To be done - Rewrite the listing starting at the line containing "What does the" and ending at the end of the listing, replacing "nearer" with "closer" and leaving everything else unchanged.

Information given -

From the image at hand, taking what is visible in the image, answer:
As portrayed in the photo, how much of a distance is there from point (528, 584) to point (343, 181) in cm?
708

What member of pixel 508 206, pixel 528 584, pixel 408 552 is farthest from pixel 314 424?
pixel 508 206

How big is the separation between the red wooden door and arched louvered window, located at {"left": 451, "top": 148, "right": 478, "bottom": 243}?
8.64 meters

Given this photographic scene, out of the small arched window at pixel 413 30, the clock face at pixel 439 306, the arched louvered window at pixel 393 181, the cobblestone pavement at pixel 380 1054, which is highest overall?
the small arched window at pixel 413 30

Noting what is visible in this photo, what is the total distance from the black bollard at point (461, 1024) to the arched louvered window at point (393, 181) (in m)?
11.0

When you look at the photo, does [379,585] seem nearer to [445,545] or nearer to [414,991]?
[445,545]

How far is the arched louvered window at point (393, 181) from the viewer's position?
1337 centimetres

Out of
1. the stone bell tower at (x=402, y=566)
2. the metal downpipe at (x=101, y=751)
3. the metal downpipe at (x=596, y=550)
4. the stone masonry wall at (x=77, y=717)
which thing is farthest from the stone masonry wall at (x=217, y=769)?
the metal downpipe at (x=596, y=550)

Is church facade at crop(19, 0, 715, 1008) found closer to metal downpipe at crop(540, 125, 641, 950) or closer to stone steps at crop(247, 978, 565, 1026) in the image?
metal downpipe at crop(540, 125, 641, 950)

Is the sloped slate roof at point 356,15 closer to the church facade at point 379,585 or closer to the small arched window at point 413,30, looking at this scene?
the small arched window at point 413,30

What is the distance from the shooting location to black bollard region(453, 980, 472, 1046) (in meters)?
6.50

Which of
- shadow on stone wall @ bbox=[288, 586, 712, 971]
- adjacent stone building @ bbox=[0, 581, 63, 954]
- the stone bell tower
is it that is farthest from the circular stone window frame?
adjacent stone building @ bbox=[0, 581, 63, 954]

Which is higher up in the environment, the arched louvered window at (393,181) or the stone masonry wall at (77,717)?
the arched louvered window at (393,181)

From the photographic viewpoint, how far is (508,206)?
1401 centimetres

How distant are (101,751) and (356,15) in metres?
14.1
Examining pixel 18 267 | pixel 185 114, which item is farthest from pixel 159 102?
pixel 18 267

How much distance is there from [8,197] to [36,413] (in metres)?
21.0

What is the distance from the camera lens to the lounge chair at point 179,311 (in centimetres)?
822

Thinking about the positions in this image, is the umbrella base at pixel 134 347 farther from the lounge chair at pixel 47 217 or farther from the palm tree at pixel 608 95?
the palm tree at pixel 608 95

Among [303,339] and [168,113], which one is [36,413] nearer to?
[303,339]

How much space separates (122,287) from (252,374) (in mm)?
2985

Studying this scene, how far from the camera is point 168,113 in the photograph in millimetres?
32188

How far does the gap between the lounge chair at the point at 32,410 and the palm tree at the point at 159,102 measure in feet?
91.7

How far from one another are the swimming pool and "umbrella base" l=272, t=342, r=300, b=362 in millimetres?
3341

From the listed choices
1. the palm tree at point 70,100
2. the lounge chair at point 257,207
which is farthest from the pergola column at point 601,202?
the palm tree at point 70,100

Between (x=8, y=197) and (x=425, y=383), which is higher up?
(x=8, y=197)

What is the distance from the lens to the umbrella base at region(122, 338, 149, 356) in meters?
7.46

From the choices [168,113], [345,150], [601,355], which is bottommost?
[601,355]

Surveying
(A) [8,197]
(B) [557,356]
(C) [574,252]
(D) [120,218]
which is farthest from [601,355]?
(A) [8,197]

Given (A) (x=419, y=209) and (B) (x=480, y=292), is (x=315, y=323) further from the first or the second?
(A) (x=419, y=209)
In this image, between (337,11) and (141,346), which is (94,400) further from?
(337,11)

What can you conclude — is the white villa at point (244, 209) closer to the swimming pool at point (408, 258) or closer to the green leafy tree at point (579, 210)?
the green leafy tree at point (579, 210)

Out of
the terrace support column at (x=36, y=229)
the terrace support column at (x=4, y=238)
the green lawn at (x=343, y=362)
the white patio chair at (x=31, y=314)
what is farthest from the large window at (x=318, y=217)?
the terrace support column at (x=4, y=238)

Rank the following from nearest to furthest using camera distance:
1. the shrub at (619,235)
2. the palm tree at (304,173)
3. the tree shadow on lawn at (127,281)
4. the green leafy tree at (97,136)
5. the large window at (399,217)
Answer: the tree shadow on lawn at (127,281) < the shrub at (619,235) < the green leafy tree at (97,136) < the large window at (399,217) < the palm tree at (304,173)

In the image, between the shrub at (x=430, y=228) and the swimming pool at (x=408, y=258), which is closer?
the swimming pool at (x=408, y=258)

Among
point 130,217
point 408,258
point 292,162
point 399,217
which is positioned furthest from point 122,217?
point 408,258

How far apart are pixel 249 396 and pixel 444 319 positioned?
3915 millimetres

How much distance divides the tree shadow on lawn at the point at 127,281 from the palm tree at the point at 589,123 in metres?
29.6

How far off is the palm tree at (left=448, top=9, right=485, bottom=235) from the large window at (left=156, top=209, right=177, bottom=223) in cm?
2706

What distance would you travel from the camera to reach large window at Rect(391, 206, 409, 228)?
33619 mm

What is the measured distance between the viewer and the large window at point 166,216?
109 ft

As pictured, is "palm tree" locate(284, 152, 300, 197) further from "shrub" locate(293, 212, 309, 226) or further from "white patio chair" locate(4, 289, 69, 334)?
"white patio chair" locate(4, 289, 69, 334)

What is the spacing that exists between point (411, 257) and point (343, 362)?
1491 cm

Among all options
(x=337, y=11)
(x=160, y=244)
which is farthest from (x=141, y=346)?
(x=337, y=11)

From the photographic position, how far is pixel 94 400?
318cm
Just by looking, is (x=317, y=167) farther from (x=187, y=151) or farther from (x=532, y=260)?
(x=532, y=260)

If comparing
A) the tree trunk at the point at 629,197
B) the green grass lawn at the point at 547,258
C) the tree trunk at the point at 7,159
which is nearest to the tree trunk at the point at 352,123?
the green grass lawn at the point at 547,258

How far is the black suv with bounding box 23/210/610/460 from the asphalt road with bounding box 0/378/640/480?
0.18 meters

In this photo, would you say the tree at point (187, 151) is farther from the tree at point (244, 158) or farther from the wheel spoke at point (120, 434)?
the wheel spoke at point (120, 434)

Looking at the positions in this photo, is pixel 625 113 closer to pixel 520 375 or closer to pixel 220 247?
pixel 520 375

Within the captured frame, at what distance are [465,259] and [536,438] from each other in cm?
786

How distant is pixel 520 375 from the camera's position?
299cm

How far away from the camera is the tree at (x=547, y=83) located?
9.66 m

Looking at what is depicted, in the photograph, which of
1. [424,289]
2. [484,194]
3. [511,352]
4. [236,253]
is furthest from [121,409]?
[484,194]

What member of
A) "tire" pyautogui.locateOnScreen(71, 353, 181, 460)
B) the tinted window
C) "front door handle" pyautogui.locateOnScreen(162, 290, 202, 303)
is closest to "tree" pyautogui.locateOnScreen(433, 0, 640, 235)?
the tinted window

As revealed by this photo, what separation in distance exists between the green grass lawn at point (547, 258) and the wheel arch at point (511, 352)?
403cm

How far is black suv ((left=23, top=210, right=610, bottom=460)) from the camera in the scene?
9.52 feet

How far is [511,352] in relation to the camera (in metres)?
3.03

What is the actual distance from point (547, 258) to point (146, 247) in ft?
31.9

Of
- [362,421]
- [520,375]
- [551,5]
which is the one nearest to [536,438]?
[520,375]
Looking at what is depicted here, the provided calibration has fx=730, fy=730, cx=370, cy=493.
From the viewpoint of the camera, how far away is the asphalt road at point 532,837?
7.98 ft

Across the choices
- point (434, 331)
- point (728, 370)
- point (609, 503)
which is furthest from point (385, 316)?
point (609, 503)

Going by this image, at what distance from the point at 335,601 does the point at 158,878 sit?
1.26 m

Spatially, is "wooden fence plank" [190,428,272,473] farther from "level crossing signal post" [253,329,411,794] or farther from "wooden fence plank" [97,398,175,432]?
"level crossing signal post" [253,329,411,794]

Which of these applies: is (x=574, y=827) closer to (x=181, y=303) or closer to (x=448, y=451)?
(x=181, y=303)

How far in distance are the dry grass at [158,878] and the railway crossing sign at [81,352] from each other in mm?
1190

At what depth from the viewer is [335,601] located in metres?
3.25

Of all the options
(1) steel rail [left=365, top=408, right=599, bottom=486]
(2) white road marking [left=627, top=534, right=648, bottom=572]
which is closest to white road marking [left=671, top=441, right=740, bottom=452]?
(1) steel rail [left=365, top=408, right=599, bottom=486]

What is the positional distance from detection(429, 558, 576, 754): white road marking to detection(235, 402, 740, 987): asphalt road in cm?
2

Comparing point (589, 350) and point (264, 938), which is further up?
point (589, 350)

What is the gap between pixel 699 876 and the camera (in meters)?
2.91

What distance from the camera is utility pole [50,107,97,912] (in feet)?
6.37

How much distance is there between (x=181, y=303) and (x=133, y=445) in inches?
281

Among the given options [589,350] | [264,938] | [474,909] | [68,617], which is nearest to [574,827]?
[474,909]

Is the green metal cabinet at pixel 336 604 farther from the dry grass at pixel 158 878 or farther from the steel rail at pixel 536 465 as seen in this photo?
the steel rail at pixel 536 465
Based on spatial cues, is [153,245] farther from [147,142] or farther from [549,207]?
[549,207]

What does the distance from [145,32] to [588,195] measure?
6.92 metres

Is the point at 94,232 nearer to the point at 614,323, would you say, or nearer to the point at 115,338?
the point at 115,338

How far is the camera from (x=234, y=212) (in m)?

Correct result -
What does the distance from [145,32] to [588,195] measure?
6.92 metres

Is the point at 94,232 closer to the point at 614,323, would you say, or closer to the point at 115,338?
the point at 115,338

How far is the camera from (x=234, y=212) (in m)?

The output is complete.